Zastanawiałam się gdzie jest V i Kat. Gdy Rap Mon dzwonił 4 godziny temu to mówił, że wsiedli już do samolotu. Martwiłam się. Może jakiś wypadek mieli. Nie, nie nie mogłam tak myśleć na pewno nic się nie stało, na pewno utknęli w korku chociaż tutaj to nie możliwe.Zadzwoniłam na jeden numer potem na drugi, ale nikt nie odbierał.Zaczynałam martwić się jeszcze bardziej. Rozmyślania przerwał mi telefon

-Kat?

-Nie,Rap Mon. Jeszcze nie wrócili?

-Nie,boję się.

-Zadzwoń do nich i...

-Już dzwoniłam, ale nie odbierają.

-Mamy wracać?

-Nie,jeśli się do jutra nie zjawią to w tedy wrócicie. Teraz kończę bo może zadzwonią.

-Dobrze informuj mnie.

Dom Był Piękny, ale nie mogliśmy długo zostać. Wiedziałam, że musimy do wszystkich zadzwonić i poinformować gdzie jesteśmy.

-Zadzwoń Do Rap Mona i do Kay by powiedzieć gdzie jesteśmy...

-Nie rób tego bo w tedy będą nam przeszkadzać, a tego chyba nie chcemy?

-No nie .

-Kocham cię

-Aja cię. To na ile tu zostajemy?

-Nie wiem tak długo jak będziesz chciała

-Oki.Jestem zmęczona i chyba się położę...

-Zmęczona to ty dopiero będziesz...

-Co masz na myśli?

-Ty już dobrze wiesz.

Wiedziałam co ma na myśli, ale nie byłam jeszcze gotowa, postanowiłam mu o tym powiedzieć.

-Tae bo ja jeszcze nie jestem gotowa. Przepraszam.

-Jesteście pewna?

-Tak w 100%.

-No dobrze więc ty się położysz, a ja zrobię coś do jedzenia

V szedł już w stronę kuchni gdy zawołałam

-Haha to był żart głuptasie. Kocham cię i jestem pewna, że z tobą chcę...

-Przeżyć pierwszy raz?

-Dokładnie.

-Kat,ale na pewno?

-Chyba,że ty...

-Nie chcę by było, że do czegoś cię zmusiłem, a tym...
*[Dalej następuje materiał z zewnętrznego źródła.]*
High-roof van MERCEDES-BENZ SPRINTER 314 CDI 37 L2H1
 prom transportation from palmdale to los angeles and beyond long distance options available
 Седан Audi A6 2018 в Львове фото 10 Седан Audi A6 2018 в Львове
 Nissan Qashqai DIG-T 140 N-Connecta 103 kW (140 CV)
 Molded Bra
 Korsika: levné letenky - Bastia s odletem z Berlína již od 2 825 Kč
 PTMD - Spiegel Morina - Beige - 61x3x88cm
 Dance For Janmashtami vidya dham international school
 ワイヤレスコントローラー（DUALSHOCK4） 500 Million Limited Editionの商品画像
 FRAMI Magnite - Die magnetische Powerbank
Rzuciłem się w jego stronę i zaczęłam go całować on jeszcze dodał

-Eee bo...

-Zamknij się już bo się rozmyśle.

-Przecież już nic nie mówię.

-Hahaha.

Kayley

Była już godzina 17, a ich dalej nie było. Nawet nie mogłam pójść na policję bo minęło zbyt mało czasu.